■ Work request ■
Word for word, print all of the lines below.

---- Exercise data

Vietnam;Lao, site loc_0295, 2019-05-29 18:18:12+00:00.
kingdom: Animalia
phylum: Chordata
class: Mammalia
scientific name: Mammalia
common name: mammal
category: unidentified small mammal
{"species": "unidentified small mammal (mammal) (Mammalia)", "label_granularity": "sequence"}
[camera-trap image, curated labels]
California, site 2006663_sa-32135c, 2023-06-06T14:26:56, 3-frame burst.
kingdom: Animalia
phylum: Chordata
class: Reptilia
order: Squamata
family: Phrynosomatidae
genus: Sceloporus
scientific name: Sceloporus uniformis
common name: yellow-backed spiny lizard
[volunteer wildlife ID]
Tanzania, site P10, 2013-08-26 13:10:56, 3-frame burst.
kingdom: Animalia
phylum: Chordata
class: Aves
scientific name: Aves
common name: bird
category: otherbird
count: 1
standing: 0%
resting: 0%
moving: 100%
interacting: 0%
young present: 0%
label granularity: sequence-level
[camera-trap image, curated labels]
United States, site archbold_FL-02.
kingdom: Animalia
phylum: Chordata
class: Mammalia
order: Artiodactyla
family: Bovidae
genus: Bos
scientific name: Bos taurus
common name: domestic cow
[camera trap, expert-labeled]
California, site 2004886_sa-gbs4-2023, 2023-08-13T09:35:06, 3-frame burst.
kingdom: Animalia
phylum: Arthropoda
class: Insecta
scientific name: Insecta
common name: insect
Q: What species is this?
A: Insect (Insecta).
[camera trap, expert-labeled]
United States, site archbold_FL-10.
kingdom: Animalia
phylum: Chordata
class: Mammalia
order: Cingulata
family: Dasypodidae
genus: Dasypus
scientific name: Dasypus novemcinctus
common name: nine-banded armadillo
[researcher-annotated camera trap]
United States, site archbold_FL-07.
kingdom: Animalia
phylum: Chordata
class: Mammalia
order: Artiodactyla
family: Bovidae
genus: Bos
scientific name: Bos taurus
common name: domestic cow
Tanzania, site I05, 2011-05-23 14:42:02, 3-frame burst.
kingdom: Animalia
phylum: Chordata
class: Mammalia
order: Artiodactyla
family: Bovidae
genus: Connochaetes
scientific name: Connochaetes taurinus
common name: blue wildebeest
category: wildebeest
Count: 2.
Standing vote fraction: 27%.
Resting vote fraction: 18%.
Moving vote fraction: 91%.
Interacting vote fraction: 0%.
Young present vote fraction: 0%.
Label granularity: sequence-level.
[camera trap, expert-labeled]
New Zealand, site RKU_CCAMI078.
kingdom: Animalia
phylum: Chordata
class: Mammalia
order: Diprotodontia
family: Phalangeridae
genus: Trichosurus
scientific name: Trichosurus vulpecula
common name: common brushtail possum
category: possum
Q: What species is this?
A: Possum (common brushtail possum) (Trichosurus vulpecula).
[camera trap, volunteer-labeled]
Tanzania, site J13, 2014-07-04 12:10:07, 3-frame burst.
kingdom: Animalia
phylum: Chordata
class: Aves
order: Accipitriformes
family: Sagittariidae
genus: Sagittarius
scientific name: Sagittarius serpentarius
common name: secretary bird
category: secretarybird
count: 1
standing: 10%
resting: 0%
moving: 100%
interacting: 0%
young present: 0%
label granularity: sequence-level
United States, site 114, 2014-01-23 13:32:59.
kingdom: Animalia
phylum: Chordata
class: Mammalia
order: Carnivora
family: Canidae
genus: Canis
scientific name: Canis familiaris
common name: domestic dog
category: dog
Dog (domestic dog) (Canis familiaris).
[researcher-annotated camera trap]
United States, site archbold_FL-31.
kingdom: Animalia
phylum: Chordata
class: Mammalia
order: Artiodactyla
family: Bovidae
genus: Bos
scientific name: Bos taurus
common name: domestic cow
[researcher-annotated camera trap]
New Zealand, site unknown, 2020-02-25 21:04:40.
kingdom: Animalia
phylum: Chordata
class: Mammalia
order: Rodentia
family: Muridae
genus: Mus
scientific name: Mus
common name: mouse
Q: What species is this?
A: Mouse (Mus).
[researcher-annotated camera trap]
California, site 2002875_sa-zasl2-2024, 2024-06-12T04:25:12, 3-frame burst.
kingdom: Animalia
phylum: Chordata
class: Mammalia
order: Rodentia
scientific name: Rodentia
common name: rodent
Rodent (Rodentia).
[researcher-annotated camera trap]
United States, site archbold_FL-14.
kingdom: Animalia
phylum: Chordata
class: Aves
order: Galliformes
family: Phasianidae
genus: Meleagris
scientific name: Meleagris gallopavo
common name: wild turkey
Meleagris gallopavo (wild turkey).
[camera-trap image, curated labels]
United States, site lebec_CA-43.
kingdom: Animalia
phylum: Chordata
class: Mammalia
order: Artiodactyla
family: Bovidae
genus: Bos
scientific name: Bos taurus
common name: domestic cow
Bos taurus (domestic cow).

--------

■ Result ■
Vietnam;Lao, site loc_0295, 2019-05-29 18:18:12+00:00.
kingdom: Animalia
phylum: Chordata
class: Mammalia
scientific name: Mammalia
common name: mammal
category: unidentified small mammal
{"species": "unidentified small mammal (mammal) (Mammalia)", "label_granularity": "sequence"}
[camera-trap image, curated labels]
California, site 2006663_sa-32135c, 2023-06-06T14:26:56, 3-frame burst.
kingdom: Animalia
phylum: Chordata
class: Reptilia
order: Squamata
family: Phrynosomatidae
genus: Sceloporus
scientific name: Sceloporus uniformis
common name: yellow-backed spiny lizard
[volunteer wildlife ID]
Tanzania, site P10, 2013-08-26 13:10:56, 3-frame burst.
kingdom: Animalia
phylum: Chordata
class: Aves
scientific name: Aves
common name: bird
category: otherbird
count: 1
standing: 0%
resting: 0%
moving: 100%
interacting: 0%
young present: 0%
label granularity: sequence-level
[camera-trap image, curated labels]
United States, site archbold_FL-02.
kingdom: Animalia
phylum: Chordata
class: Mammalia
order: Artiodactyla
family: Bovidae
genus: Bos
scientific name: Bos taurus
common name: domestic cow
[camera trap, expert-labeled]
California, site 2004886_sa-gbs4-2023, 2023-08-13T09:35:06, 3-frame burst.
kingdom: Animalia
phylum: Arthropoda
class: Insecta
scientific name: Insecta
common name: insect
Q: What species is this?
A: Insect (Insecta).
[camera trap, expert-labeled]
United States, site archbold_FL-10.
kingdom: Animalia
phylum: Chordata
class: Mammalia
order: Cingulata
family: Dasypodidae
genus: Dasypus
scientific name: Dasypus novemcinctus
common name: nine-banded armadillo
[researcher-annotated camera trap]
United States, site archbold_FL-07.
kingdom: Animalia
phylum: Chordata
class: Mammalia
order: Artiodactyla
family: Bovidae
genus: Bos
scientific name: Bos taurus
common name: domestic cow
Tanzania, site I05, 2011-05-23 14:42:02, 3-frame burst.
kingdom: Animalia
phylum: Chordata
class: Mammalia
order: Artiodactyla
family: Bovidae
genus: Connochaetes
scientific name: Connochaetes taurinus
common name: blue wildebeest
category: wildebeest
Count: 2.
Standing vote fraction: 27%.
Resting vote fraction: 18%.
Moving vote fraction: 91%.
Interacting vote fraction: 0%.
Young present vote fraction: 0%.
Label granularity: sequence-level.
[camera trap, expert-labeled]
New Zealand, site RKU_CCAMI078.
kingdom: Animalia
phylum: Chordata
class: Mammalia
order: Diprotodontia
family: Phalangeridae
genus: Trichosurus
scientific name: Trichosurus vulpecula
common name: common brushtail possum
category: possum
Q: What species is this?
A: Possum (common brushtail possum) (Trichosurus vulpecula).
[camera trap, volunteer-labeled]
Tanzania, site J13, 2014-07-04 12:10:07, 3-frame burst.
kingdom: Animalia
phylum: Chordata
class: Aves
order: Accipitriformes
family: Sagittariidae
genus: Sagittarius
scientific name: Sagittarius serpentarius
common name: secretary bird
category: secretarybird
count: 1
standing: 10%
resting: 0%
moving: 100%
interacting: 0%
young present: 0%
label granularity: sequence-level
United States, site 114, 2014-01-23 13:32:59.
kingdom: Animalia
phylum: Chordata
class: Mammalia
order: Carnivora
family: Canidae
genus: Canis
scientific name: Canis familiaris
common name: domestic dog
category: dog
Dog (domestic dog) (Canis familiaris).
[researcher-annotated camera trap]
United States, site archbold_FL-31.
kingdom: Animalia
phylum: Chordata
class: Mammalia
order: Artiodactyla
family: Bovidae
genus: Bos
scientific name: Bos taurus
common name: domestic cow
[researcher-annotated camera trap]
New Zealand, site unknown, 2020-02-25 21:04:40.
kingdom: Animalia
phylum: Chordata
class: Mammalia
order: Rodentia
family: Muridae
genus: Mus
scientific name: Mus
common name: mouse
Q: What species is this?
A: Mouse (Mus).
[researcher-annotated camera trap]
California, site 2002875_sa-zasl2-2024, 2024-06-12T04:25:12, 3-frame burst.
kingdom: Animalia
phylum: Chordata
class: Mammalia
order: Rodentia
scientific name: Rodentia
common name: rodent
Rodent (Rodentia).
[researcher-annotated camera trap]
United States, site archbold_FL-14.
kingdom: Animalia
phylum: Chordata
class: Aves
order: Galliformes
family: Phasianidae
genus: Meleagris
scientific name: Meleagris gallopavo
common name: wild turkey
Meleagris gallopavo (wild turkey).
[camera-trap image, curated labels]
United States, site lebec_CA-43.
kingdom: Animalia
phylum: Chordata
class: Mammalia
order: Artiodactyla
family: Bovidae
genus: Bos
scientific name: Bos taurus
common name: domestic cow
Bos taurus (domestic cow).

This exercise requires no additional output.